Damian Erskine - April 2007
Equally versed at solidifying grooves, blowing lyrical solos, and providing chordal textures on his 6-string bass, Damian Erskine showcased his extraordinary level of musicianship with the release of Trios, his debut as a leader, in February, 2007. As the nephew of world-renowned drummer Peter Erskine (Weather Report), Damian spent much of his childhood surrounded by many legendary musicians. In addition to the degree he earned from Berklee College of Music, Erskine has studied privately with bassists including Marc Johnson, Victor Wooten, Reggie Hamilton, and Kai Eckhardt. Erskine maintains an active presence in the club scene and performs regularly at festivals throughout the Pacific Northwest. Besides touring and recording as a sideman, Erskine offers private instruction from his studio in Portland, Oregon and via webcam through MusicVirtuosity.com. He has also taught seminars at the National Guitar Workshop and Berklee's Guitar Week.
In this interview, Erskine talks about his first solo recording, influences, touring as a sideman, teaching, upcoming projects, and more.
Could you tell us a little about your background and introduction into music?
My grandfather started me on the bass at around age six. He loaded me up with transcriptions, books with tapes minus bass tracks to play with, and Rufus Reid's books. He had me working on pretty difficult stuff like "Teen Town," "Donna Lee," and anything he could find by Jaco Pastorius, along with solos by Eddie Gomez. He was a seriously hip guy with a strong work ethic. He forced me to work on scales daily.
Initially, I always viewed the bass as something I was forced to do because my real love was the drums which I discovered when I was ten years old. My uncle, drummer Peter Erskine, was generous to give me a Slingerland kit, and my family was generous enough to let me go absolutely nuts in the basement for hours on end. The coolest thing my family did for me was drive me to New York from South Jersey frequently on weekends to watch Peter play with a variety of the best guys in the city at 7th Ave. South which was a club owned, I believe, by the Brecker brothers. I got to see Jaco's Word of Mouth Band, Bob Mintzer's Big Band, John Scofield, John Abercrombie, Marc Johnson, and Weather Report among other well known musicians. I was one lucky kid!
Who are the bass players that have inspired your development?

Stated exercise A | Could you rewrite every row from the one containing "What is the positional" through the final row, including both, with each number in the answers (coordinates and distances alike) scaled by 1.1 and rounded to its original number of decimal places, with halves rounded up?
The interview above has no connection to the rows that come next.

Rows from a data source:
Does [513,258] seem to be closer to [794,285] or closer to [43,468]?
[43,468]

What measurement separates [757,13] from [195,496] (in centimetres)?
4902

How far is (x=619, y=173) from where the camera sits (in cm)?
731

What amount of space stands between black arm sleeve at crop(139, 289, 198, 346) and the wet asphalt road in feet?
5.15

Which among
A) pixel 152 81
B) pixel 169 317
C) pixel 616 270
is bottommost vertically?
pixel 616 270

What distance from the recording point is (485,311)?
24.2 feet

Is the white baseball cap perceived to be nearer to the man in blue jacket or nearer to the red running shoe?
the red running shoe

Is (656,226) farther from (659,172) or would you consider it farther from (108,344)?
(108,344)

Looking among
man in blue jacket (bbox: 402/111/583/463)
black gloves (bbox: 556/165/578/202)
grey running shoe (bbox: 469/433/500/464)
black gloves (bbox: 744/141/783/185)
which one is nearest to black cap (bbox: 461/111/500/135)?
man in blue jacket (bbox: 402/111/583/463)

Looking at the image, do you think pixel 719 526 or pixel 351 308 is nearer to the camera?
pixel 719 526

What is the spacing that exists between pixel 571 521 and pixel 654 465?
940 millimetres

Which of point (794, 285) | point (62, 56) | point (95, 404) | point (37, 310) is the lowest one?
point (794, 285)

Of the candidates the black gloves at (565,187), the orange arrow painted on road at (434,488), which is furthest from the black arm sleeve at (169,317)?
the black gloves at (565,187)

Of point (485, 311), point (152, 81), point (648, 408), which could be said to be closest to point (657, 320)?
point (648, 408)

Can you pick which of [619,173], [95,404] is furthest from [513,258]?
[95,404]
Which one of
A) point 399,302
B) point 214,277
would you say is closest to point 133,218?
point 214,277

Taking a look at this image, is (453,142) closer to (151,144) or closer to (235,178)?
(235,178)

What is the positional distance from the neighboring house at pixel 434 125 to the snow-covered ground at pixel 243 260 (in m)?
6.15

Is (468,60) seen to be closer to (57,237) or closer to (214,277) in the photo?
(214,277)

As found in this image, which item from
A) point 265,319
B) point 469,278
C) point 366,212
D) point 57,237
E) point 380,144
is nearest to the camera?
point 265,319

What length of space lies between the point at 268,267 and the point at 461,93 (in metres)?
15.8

Stated exercise B | In the interview, around what age was Erskine when his grandfather started him on the bass?

Final answer A |
What is the positional distance from the neighboring house at pixel 434 125 to the snow-covered ground at pixel 243 260 (in m)?
6.77

Is (468,60) seen to be closer to (57,237) or closer to (214,277) in the photo?
(235,305)

As found in this image, which item from
A) point 265,319
B) point 469,278
C) point 366,212
D) point 57,237
E) point 380,144
is nearest to the camera?
point 292,351

What length of space lies between the point at 268,267 and the point at 461,93 (in metres)?
17.4

Final answer B | Around age six.